**Schriftliche Aufgabe 1**:
Beantworten Sie anhand der Theaterkritik:
(a) Wer hat das Theaterstück „geteilt“ verarbeitet?
(b) An welcher Einrichtung hat Moritz Beichl Schauspielregie studiert?
(c) Wie ist der Laufsteg auf der Bühne designt?
**Schriftliche Aufgabe 2**:
Drucken Sie aus der Theaterkritik den gesamten Abschnitt von „Die Bühne: Partyzone“ bis hinunter zu „gut zu fühlen.“ unverändert ab.

**Ausgewählter Auszug**:
☆ ☆ ☆

Bild: An der Verladerampe für Rollenbilder: Szene aus dem Stück „geteilt“…
Göttingen taz | Mann vergewaltigt Frau. #metoo. Ist zumindest einer der
Beteiligten irgendwie prominent, generiert die öffentliche Erregung
heutzutage vielfach den Wunsch, dass der Mann seine Macht verlieren möge,
die er zum sexuellen Übergriff ausgenutzt habe, und auch verurteilt werde,
also eine Strafe absitzt, um die Gesellschaft vor weiteren Übergriffen zu
schützen.
Was im sozialen Umfeld ohne [1][Promistatus und mediale Aufmerksamkeit] in
einem solchen Fall passieren kann, hat Maria Milisavljević zum Theaterstück
„geteilt“ verarbeitet, das im Auftrag des Deutschen Theaters (DT) in
Göttingen entstand. Moritz Beichl, aus Österreich stammender Absolvent des
Schauspielregiestudiums der Theaterakademie Hamburg und neuer
DT-Hausregisseur, brachte es sehr eindringlich zur Uraufführung.
Die Bühne: Partyzone und schäbig leere Debattenkampfarena. Ein Laufsteg
ragt hinein, der wie eine Verladerampe designt ist – eine für Klischees
weiblichen Verhaltens, wie gleich zu sehen ist. Denn Sie (Rebecca
Klingenberg) stolziert catwalkend herein und erzählt im empörten Tonfall,
mit welchem Outfit sie sich als Frau für einen langjährigen
Geschäftspartner herrichten will, soll, muss, um sich attraktiv, schön,
gut zu fühlen.
Den nur Er genannten Typen kennt sie seit Sandkistentagen. Heute Abend
möchte Sie ihn noch privat zu sich einladen. Einerseits sucht Sie Trost
nach dem Tod ihres Vaters, andererseits sehnt sie sich nach seinen Blicken.

☆ ☆ ☆

**Datenteil**:

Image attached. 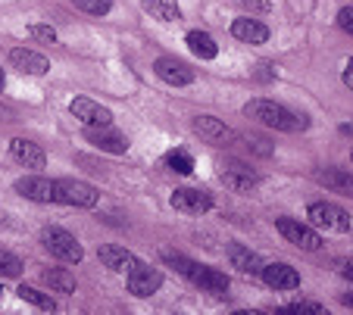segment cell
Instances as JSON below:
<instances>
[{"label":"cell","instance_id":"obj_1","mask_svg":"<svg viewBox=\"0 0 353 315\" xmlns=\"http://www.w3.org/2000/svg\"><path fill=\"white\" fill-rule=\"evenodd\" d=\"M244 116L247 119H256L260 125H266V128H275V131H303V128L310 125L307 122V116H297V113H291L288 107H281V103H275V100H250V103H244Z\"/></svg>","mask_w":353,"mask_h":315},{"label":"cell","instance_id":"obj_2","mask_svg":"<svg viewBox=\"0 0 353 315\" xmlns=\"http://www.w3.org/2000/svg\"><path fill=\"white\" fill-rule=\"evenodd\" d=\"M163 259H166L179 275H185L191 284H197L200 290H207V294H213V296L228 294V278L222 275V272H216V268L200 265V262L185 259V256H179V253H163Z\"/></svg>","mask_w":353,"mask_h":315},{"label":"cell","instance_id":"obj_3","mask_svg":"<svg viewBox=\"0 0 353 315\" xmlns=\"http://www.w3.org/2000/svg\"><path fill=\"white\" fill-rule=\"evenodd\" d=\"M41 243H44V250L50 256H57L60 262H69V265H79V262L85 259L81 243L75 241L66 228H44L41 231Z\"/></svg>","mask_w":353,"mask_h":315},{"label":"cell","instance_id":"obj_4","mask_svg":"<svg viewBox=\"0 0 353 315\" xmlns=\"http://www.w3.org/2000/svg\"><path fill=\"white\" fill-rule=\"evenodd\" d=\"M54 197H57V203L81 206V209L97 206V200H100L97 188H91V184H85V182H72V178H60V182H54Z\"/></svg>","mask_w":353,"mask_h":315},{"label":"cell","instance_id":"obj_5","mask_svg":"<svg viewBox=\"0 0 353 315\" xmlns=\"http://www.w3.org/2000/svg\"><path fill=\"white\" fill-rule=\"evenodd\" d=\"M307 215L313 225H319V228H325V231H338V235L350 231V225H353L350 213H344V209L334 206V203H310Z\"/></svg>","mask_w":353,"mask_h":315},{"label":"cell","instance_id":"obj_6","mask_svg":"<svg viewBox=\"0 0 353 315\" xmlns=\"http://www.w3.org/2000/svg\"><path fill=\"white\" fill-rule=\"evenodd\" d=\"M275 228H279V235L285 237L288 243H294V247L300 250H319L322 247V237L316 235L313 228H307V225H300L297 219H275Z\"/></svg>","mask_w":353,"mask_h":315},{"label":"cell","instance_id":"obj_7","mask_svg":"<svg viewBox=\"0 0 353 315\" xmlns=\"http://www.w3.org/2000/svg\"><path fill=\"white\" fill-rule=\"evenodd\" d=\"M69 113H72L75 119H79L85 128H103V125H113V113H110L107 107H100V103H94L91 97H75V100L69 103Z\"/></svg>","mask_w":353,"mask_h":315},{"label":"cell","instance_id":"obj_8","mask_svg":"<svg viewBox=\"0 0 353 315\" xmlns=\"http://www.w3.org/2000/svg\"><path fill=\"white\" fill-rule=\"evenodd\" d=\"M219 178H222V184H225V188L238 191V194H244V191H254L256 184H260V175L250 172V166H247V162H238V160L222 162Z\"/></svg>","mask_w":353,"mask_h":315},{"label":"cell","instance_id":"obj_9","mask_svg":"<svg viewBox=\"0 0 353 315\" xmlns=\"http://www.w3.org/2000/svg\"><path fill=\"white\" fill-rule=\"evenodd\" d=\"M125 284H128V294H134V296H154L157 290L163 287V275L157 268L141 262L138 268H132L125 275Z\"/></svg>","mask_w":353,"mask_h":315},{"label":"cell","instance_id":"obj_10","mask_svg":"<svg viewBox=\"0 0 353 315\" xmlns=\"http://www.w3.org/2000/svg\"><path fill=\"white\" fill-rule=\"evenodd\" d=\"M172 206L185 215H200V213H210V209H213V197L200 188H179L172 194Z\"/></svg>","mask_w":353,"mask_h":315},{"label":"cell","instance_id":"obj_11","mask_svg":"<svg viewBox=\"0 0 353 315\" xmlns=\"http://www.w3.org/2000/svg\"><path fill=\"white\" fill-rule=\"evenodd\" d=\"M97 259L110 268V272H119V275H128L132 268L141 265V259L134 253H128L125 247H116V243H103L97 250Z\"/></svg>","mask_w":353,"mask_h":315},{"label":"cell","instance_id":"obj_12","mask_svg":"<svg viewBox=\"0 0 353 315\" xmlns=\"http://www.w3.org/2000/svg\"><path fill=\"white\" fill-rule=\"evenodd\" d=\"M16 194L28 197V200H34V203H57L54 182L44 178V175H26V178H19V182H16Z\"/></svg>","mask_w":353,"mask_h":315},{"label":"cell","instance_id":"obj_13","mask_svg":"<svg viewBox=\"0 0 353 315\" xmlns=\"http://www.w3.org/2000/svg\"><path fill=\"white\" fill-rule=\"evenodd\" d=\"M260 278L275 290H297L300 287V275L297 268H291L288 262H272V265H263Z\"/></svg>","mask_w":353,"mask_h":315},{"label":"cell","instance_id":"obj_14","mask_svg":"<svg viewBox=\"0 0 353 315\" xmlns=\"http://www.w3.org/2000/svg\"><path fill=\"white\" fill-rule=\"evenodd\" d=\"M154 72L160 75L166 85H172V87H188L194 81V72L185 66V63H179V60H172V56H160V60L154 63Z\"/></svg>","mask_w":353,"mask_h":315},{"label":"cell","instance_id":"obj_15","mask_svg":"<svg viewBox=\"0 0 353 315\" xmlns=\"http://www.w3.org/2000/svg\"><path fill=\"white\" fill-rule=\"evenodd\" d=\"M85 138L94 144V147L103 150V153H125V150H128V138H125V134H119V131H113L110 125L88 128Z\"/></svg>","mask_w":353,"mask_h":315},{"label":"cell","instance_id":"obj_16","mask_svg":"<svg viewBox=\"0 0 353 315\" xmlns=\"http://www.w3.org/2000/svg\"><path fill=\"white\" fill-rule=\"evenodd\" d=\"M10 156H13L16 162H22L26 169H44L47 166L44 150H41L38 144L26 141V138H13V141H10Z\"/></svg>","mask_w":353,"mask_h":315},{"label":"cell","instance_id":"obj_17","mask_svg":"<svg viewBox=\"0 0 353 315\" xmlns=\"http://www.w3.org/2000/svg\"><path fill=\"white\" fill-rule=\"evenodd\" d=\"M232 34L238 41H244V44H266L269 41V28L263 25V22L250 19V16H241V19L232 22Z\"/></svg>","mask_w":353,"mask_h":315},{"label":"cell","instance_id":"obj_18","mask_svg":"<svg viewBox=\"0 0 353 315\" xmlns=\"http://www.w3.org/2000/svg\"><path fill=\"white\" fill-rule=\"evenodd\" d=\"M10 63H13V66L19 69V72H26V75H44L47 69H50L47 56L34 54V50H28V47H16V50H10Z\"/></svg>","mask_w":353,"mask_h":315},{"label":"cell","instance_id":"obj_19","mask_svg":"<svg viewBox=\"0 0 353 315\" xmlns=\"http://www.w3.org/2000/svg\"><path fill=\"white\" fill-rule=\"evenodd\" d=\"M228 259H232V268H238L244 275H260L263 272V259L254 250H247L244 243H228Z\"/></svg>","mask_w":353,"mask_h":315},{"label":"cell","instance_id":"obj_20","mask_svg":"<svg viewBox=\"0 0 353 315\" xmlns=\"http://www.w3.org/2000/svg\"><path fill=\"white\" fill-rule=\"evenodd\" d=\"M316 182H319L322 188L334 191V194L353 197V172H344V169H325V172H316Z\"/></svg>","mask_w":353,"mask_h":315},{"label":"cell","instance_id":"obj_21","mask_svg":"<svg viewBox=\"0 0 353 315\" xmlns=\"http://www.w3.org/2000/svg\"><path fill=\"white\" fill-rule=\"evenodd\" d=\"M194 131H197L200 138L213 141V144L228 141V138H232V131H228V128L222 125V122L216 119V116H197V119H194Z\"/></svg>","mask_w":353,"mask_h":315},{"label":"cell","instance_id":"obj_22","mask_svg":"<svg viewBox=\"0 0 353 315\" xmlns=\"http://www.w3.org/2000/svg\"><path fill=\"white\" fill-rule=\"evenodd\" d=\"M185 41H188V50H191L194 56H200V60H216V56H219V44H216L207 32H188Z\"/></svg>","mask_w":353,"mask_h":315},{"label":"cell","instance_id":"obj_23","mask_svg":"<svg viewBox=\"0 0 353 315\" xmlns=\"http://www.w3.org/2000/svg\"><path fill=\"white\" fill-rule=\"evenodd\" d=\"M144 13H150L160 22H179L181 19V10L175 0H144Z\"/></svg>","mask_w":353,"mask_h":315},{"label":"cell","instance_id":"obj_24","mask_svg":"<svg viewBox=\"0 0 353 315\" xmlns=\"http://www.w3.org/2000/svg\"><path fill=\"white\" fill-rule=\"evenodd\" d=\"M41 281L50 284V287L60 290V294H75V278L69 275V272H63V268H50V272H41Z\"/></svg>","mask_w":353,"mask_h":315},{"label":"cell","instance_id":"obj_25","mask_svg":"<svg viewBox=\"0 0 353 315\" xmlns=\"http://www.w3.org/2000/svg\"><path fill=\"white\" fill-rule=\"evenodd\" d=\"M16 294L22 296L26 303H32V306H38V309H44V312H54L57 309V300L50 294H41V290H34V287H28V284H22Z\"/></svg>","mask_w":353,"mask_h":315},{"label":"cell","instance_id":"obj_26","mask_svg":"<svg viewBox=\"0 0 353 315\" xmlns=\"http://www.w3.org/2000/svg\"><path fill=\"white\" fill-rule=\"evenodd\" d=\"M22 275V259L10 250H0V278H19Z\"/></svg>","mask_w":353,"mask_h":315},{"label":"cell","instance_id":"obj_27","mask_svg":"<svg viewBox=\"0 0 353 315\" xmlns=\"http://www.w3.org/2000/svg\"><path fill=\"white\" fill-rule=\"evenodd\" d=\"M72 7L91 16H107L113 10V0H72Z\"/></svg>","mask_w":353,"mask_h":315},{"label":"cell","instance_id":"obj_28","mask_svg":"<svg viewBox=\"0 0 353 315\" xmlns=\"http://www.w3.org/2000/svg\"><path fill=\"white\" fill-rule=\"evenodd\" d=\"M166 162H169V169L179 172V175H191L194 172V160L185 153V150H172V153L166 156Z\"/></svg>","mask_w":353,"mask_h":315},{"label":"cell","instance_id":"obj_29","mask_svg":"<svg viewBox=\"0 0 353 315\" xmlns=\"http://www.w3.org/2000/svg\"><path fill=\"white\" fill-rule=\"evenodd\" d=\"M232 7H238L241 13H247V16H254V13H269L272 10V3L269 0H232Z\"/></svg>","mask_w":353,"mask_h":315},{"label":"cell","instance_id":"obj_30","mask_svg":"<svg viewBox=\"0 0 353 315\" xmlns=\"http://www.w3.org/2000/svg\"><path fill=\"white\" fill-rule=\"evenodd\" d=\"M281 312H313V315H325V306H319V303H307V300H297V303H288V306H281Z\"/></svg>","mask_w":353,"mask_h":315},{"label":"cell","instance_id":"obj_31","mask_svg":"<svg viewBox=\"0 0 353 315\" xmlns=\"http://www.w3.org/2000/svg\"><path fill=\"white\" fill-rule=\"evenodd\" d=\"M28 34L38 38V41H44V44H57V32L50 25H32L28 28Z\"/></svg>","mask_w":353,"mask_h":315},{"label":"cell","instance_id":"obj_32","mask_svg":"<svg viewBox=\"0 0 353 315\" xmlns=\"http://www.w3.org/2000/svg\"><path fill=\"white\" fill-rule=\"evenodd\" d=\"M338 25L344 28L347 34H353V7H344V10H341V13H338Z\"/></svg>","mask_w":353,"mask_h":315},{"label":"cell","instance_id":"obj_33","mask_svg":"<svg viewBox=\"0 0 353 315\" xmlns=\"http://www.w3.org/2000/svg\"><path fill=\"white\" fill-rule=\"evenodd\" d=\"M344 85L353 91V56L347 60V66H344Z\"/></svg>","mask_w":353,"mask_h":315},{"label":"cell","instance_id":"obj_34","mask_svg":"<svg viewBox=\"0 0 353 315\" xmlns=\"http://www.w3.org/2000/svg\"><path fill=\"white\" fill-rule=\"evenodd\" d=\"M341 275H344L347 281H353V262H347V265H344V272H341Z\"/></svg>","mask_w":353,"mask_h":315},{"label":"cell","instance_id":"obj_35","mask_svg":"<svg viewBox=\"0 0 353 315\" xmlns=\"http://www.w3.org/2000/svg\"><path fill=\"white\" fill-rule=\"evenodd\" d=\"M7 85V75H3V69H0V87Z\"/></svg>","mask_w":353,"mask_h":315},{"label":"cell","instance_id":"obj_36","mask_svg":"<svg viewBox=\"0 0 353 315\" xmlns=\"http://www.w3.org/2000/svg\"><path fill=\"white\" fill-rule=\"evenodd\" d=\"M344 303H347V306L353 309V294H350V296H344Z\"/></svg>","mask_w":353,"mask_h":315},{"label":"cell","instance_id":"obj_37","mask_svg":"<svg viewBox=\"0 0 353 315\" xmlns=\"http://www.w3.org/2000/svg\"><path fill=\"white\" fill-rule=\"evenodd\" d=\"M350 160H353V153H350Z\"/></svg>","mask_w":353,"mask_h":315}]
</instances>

☆ ☆ ☆

**Schriftliche Antwort 1**:
(a) Maria Milisavljević
(b) An der Theaterakademie Hamburg
(c) Wie eine Verladerampe

**Schriftliche Antwort 2**:
Die Bühne: Partyzone und schäbig leere Debattenkampfarena. Ein Laufsteg
ragt hinein, der wie eine Verladerampe designt ist – eine für Klischees
weiblichen Verhaltens, wie gleich zu sehen ist. Denn Sie (Rebecca
Klingenberg) stolziert catwalkend herein und erzählt im empörten Tonfall,
mit welchem Outfit sie sich als Frau für einen langjährigen
Geschäftspartner herrichten will, soll, muss, um sich attraktiv, schön,
gut zu fühlen.